The researchers in this qualitative study sought to explore challenges in providing palliative care for children in the emergency department (ED) and roles for the ED in caring for children with complex medical issues. A secondary aim of this study was to propose solutions for implementation of palliative care for children while they were in the ED. The researchers state that medically complex children who visit the ED are at risk of fragmented care related to issues with communication, care coordination, and case management. They further state that an acute event may change a family's preference with end-of-life care.
The researchers conducted semistructured interviews (n = 58) with health care professionals from the ED, palliative care, complex care, and intensive care to explore their perspective on palliative care in the ED. Some of the barriers reported in providing palliative care in the ED included ED's culture of care and emotions when caring for children with complex medical issues, continuity of care, pressures to be efficient, lack of expertise with pediatric palliative care, and discomfort with communication on palliative care with families of medically complex children.
The researchers found that communication between the teams was essential in providing care for these children including transmitting information on these children and their family's preference for end-of-life care. Study findings also included the necessity of preparing families and medically complex children for potential ED visits and the need to strengthen the relationship between the ED, the primary care providers, and case management.
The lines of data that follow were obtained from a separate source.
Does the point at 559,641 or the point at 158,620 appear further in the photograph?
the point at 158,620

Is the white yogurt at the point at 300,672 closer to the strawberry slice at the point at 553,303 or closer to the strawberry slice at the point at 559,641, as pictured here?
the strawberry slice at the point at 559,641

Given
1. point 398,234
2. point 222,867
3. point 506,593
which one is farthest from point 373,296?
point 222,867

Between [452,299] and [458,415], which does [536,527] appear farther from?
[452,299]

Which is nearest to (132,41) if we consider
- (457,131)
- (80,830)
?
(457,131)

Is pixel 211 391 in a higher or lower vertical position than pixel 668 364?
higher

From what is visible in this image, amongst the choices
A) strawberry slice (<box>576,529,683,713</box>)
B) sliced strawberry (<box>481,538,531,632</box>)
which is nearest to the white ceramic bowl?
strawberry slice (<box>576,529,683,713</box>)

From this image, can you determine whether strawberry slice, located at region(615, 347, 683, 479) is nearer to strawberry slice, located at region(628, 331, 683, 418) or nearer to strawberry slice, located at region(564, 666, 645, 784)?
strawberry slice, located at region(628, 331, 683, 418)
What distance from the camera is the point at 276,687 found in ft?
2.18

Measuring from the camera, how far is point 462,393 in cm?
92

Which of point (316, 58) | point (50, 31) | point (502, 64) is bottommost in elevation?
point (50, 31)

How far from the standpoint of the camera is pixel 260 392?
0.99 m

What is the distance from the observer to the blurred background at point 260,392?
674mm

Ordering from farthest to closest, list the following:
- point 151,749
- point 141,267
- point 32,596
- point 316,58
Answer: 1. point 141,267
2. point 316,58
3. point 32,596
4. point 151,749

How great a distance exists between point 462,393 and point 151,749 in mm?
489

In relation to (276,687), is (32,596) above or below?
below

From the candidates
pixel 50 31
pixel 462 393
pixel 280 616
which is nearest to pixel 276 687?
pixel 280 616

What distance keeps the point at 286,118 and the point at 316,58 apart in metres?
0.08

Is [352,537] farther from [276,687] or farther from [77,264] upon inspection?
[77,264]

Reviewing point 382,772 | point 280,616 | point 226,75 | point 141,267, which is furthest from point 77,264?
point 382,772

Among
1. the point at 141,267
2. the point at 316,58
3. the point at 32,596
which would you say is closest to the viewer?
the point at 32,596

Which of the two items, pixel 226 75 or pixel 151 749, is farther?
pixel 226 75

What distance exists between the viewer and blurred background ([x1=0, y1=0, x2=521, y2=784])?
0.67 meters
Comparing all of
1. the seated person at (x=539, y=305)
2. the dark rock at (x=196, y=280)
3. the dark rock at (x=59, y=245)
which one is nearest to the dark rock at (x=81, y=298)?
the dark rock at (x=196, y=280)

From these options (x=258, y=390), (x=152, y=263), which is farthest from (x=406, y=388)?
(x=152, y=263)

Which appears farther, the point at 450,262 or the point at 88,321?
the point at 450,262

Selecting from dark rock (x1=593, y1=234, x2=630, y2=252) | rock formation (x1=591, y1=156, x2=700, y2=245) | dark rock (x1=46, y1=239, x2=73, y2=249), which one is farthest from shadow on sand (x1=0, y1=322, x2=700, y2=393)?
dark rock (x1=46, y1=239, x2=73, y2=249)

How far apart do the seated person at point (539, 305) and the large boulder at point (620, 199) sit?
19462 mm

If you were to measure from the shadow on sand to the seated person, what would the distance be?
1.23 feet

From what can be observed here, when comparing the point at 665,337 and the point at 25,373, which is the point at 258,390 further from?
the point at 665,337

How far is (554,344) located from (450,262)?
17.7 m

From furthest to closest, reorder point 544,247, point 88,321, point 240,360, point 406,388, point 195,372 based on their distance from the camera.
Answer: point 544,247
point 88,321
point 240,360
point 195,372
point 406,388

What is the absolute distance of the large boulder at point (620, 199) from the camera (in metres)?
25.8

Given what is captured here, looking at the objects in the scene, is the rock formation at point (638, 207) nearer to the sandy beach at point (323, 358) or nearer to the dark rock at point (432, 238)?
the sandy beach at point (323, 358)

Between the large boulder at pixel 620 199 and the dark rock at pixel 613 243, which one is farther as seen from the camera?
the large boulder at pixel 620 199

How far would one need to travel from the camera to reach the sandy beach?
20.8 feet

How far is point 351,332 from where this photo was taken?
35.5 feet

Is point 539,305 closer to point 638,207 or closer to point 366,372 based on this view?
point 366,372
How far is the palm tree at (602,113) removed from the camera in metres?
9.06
CAREGIVER STRATEGY USE TO PROMOTE CHILDREN'S HOME PARTICIPATION AFTER PEDIATRIC CRITICAL ILLNESS
Jarvis JM, Gurga AR, Lim H, et al. Arch Phys Med Rehabil. 2019;100:2144-2150.
In this qualitative substudy of a Wee-Cover prospective cohort study, the aim of this study was to assess the most common type of caregiver strategy to support their child's home participation after a critical illness. A secondary aim was to identify strategy use for caregivers of children who did and did not receive pediatric intensive care unit (PICU) rehabilitation services. This study included Wee-Cover caregivers (n = 180) of patients aged 1 to 17 years of age who were admitted to the PICU for >= 48 hours.
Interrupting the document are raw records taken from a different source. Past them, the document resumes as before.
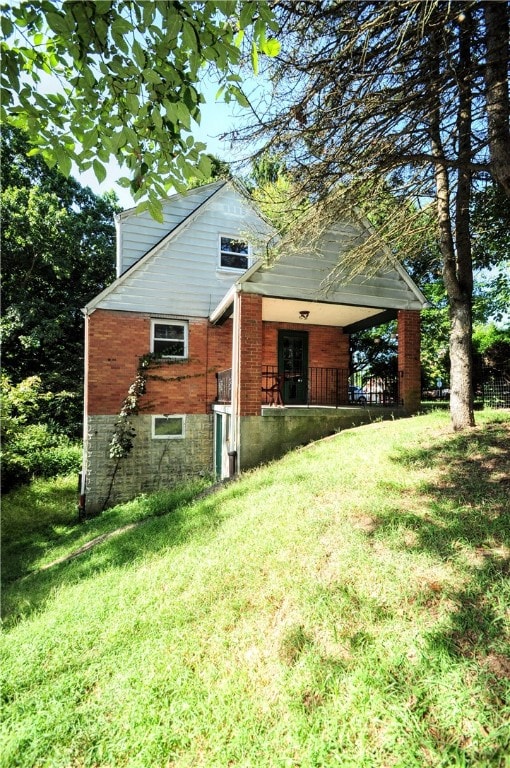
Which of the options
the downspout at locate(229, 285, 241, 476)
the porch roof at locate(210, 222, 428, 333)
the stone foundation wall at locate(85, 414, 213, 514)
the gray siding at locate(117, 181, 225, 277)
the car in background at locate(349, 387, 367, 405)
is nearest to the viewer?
the downspout at locate(229, 285, 241, 476)

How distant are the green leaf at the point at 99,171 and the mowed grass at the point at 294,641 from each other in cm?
356

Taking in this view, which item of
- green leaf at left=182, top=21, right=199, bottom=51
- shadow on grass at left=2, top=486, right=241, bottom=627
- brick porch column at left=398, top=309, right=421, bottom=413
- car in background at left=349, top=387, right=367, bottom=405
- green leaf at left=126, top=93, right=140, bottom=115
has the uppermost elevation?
green leaf at left=182, top=21, right=199, bottom=51

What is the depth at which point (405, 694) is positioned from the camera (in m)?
2.14

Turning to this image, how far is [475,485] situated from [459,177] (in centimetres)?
546

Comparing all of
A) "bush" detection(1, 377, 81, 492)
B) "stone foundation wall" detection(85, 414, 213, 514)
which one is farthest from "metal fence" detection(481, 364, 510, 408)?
"bush" detection(1, 377, 81, 492)

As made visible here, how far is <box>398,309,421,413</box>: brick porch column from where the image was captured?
9.12 meters

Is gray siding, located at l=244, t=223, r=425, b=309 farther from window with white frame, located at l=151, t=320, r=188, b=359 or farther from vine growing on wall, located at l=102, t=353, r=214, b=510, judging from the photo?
vine growing on wall, located at l=102, t=353, r=214, b=510

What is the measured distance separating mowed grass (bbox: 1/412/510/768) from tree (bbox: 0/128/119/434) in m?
14.3

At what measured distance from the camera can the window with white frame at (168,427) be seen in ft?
34.9

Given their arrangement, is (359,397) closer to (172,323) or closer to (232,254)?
(232,254)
Data were obtained from open-ended questions on strategies with the Participation and Environment Measure at PICU discharge and 3 and 6 months after PICU discharge. Strategies were classified as either remedial or compensatory. Data on PICU-based rehabilitation services were obtained from electronic medical records. The researchers found that most caregiver strategies were compensatory, with 60% of these strategies used toward fostering a supportive relationship. They also found strategies addressing the child's natural environment (12%), services (3%), and attitudes of others in the home (1%). The results were similar for children who received PICU rehabilitation services and for those who did not.
The researchers concluded potentially important areas of educational needs that can assist the caregivers' education practices as part of their child's rehabilitation needs near or at discharge from the PICU.